Posts Tagged ‘feelings’
What Was Done to Me as a Child Is NOT Who That Child Was.
With my child’s mind, I thought that who I was as a child was directly related to my sexual abuse. Since I had no one to tell me how precious and worthful I was, no matter what was done to me, I figured that what was done to me was who I was – shameful and terrifying!
I carried these feelings inside me, into my adulthood and continued to wonder why I had so much self-loathing and so little self-esteem. I may have even tried to rid myself of these “demons” by trying to do away with myself. Perhaps I could see no other way to relieve myself of these overwhelmingly painful feelings.
I have learned in recovery that those feelings of shame and terror were not at all a part of who that child was. They were feelings passed on to me by my abuser’s shameful and terrorizing acts.
With my recovering adult thinking, I can separate the acts of my abuser from my precious and worthful child. I do this by affirming that child and by walking with her through the grief and process of returning the shameful feelings to her abusers. I become lighter and more joy-filled as I continue to let go of shame that does not belong to me and as I allow myself to have the feelings about what was done to me.
Support as I Grieve.
I may have spent years keeping the secrets of the abuse and abuser from others and maybe even from myself, that it may be hard as I start to grieve to allow other people in as support. This secret – I have borne so long, alone and ashamedly, that I might have come to believe that no one would believe me, never mind support me in my healing process.

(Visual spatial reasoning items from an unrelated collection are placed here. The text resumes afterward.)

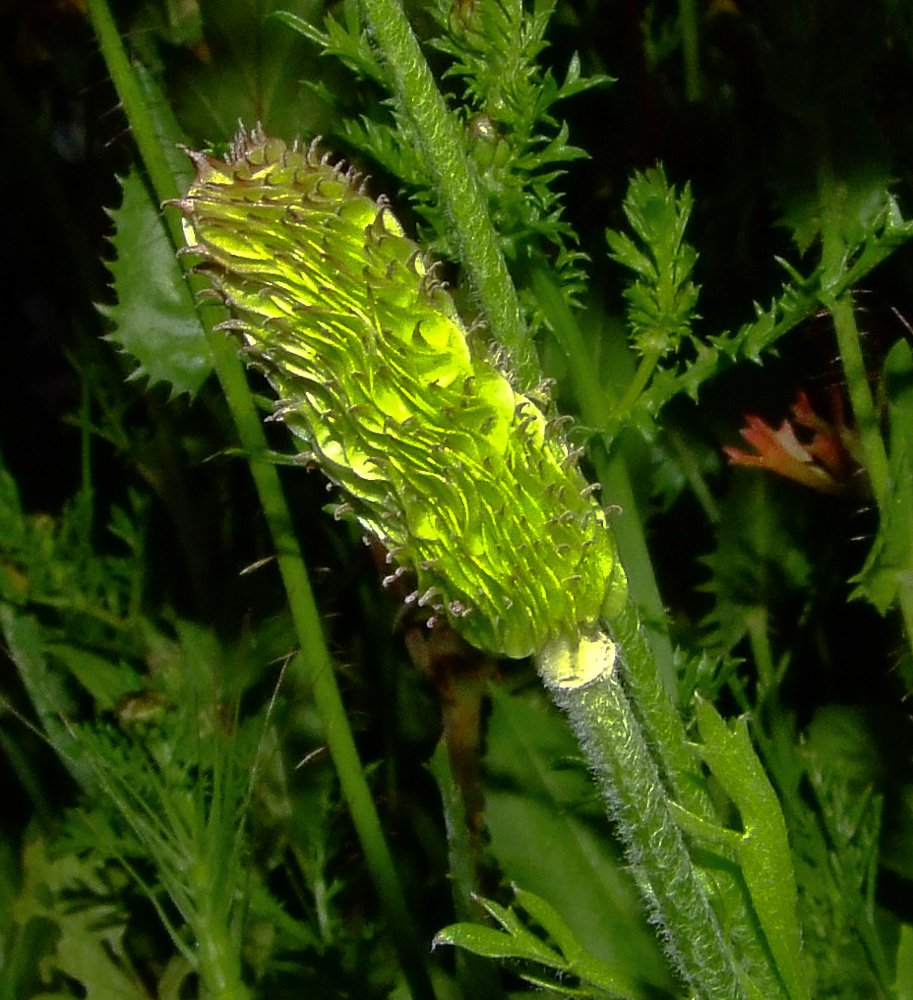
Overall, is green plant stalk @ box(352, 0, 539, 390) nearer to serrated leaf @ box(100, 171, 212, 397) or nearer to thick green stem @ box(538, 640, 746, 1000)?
thick green stem @ box(538, 640, 746, 1000)

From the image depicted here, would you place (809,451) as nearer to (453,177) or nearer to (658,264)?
(658,264)

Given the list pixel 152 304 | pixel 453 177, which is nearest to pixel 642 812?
pixel 453 177

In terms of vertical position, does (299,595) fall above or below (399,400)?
below

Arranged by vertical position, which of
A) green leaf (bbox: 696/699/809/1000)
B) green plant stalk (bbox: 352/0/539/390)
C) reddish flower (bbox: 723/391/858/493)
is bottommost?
green leaf (bbox: 696/699/809/1000)

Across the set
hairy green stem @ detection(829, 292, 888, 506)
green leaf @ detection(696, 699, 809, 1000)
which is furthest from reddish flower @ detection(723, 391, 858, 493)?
green leaf @ detection(696, 699, 809, 1000)

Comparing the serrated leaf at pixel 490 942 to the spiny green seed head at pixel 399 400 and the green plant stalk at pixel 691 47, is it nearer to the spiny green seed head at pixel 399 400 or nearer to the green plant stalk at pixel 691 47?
the spiny green seed head at pixel 399 400

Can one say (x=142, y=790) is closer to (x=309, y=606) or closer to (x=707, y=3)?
(x=309, y=606)

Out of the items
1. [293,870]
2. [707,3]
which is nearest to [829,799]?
[293,870]

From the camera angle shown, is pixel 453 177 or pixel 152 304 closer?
pixel 453 177
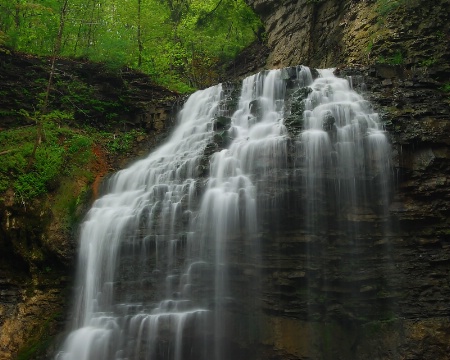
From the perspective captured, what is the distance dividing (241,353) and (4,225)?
24.1 ft

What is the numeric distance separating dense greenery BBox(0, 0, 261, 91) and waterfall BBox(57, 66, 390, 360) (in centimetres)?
874

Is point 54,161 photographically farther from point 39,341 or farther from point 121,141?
point 39,341

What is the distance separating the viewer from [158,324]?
9.05 meters

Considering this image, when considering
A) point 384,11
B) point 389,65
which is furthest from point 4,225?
point 384,11

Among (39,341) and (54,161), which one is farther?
(54,161)

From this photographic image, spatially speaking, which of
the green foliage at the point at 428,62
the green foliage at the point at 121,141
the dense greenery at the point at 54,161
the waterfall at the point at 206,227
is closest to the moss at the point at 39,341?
the waterfall at the point at 206,227

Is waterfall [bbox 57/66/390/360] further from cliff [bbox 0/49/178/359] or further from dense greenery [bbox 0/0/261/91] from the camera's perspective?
dense greenery [bbox 0/0/261/91]

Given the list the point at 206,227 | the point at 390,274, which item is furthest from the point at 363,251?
the point at 206,227

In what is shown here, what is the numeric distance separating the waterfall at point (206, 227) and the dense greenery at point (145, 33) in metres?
8.74

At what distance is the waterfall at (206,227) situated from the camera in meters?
9.03

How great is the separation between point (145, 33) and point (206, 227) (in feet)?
48.7

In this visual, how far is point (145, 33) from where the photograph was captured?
21375 millimetres

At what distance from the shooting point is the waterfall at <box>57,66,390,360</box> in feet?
29.6

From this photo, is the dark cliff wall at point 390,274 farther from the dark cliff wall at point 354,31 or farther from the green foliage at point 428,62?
the dark cliff wall at point 354,31
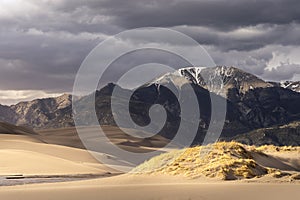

I am learning that my grieving process is absolutely necessary as a means for me to “walk through” these painful memories. I can now believe that I have a right and a deep need to be supported by other people during this process. I am once again feeling some intense losses that I have held to myself for years.
I can allow myself to be supported in a way that feels safe to me. Others can be there for me to lean on now. I can finally let down my guard, my wall, and safely express the feelings I have held onto for so long.